**WHAT YOU ARE ASKED TO DO:** Return the passage on the men's elimination race at the UCI Track Cycling World Championships word for word, in full.

---------- PAGE EXCERPT ----------

= UCI Track Cycling World Championships – Men's elimination =

The UCI Track Cycling World Championships – Men's elimination, colloquially known as the Devil is the men's world championship elimination race event held annually at the UCI Track Cycling World Championships. The event was first introduced in 2021 and is the most recent addition to the program, having proved very popular as the penultimate section of the omnium.

---------- PROVIDED MATERIAL ----------

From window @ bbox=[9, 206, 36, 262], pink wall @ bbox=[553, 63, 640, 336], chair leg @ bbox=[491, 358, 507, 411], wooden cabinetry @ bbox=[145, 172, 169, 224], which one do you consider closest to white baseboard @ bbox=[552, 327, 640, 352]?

----------

**WRITTEN SOLUTION:**
= UCI Track Cycling World Championships – Men's elimination =

The UCI Track Cycling World Championships – Men's elimination, colloquially known as the Devil is the men's world championship elimination race event held annually at the UCI Track Cycling World Championships. The event was first introduced in 2021 and is the most recent addition to the program, having proved very popular as the penultimate section of the omnium.